═════ Input data ═════

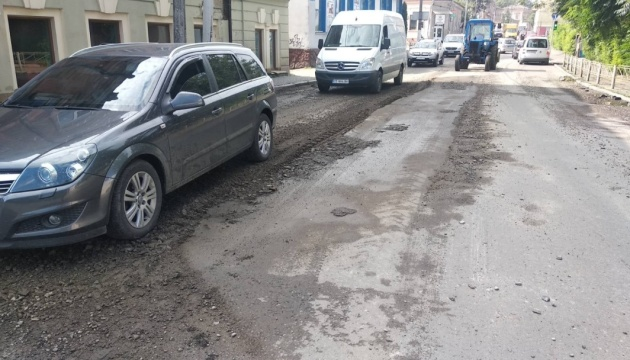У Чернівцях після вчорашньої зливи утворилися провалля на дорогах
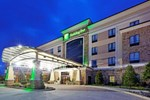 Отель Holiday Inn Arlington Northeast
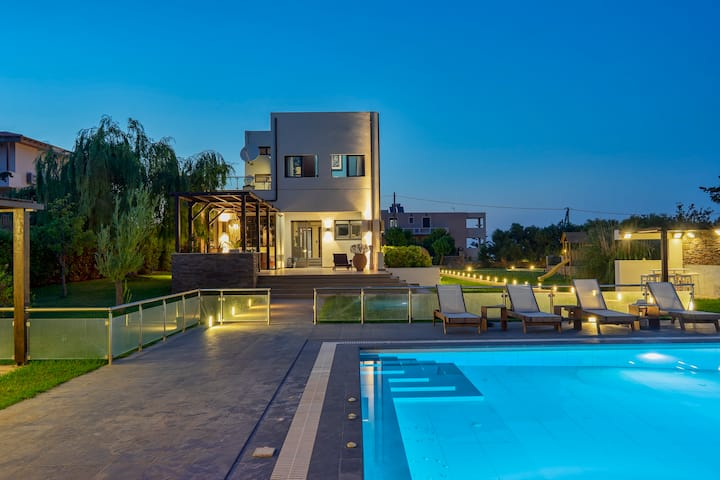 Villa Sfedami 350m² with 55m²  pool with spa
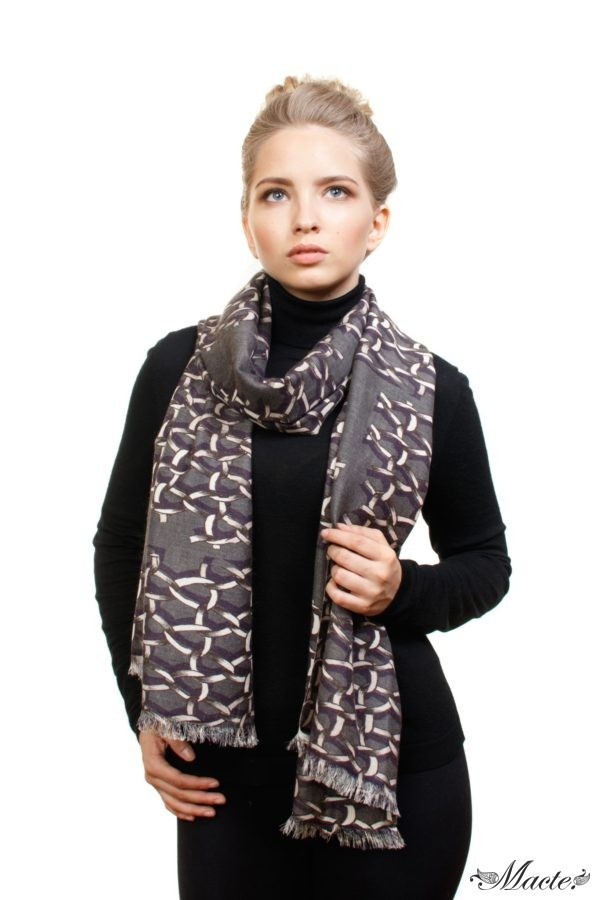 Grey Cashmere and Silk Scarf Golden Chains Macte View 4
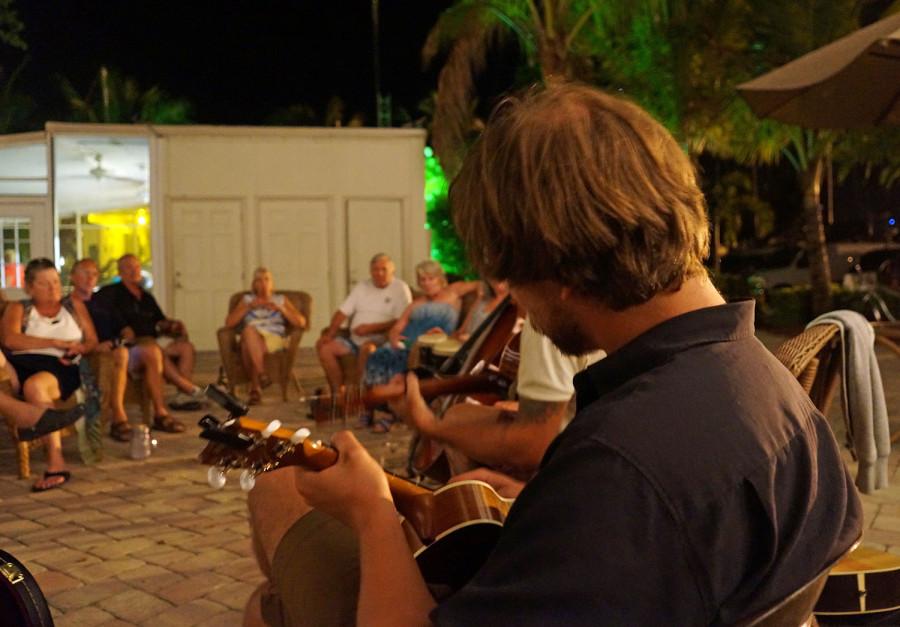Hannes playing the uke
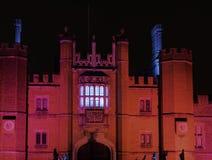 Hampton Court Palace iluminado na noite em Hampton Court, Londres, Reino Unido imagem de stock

═════

Nothing but the lines from the line containing "Villa Sfedami 350m²" through the end of the data, both ends included, is to be reproduced, exactly as written and without the pictures.

 Villa Sfedami 350m² with 55m²  pool with spa
 Grey Cashmere and Silk Scarf Golden Chains Macte View 4
Hannes playing the uke
 Hampton Court Palace iluminado na noite em Hampton Court, Londres, Reino Unido imagem de stock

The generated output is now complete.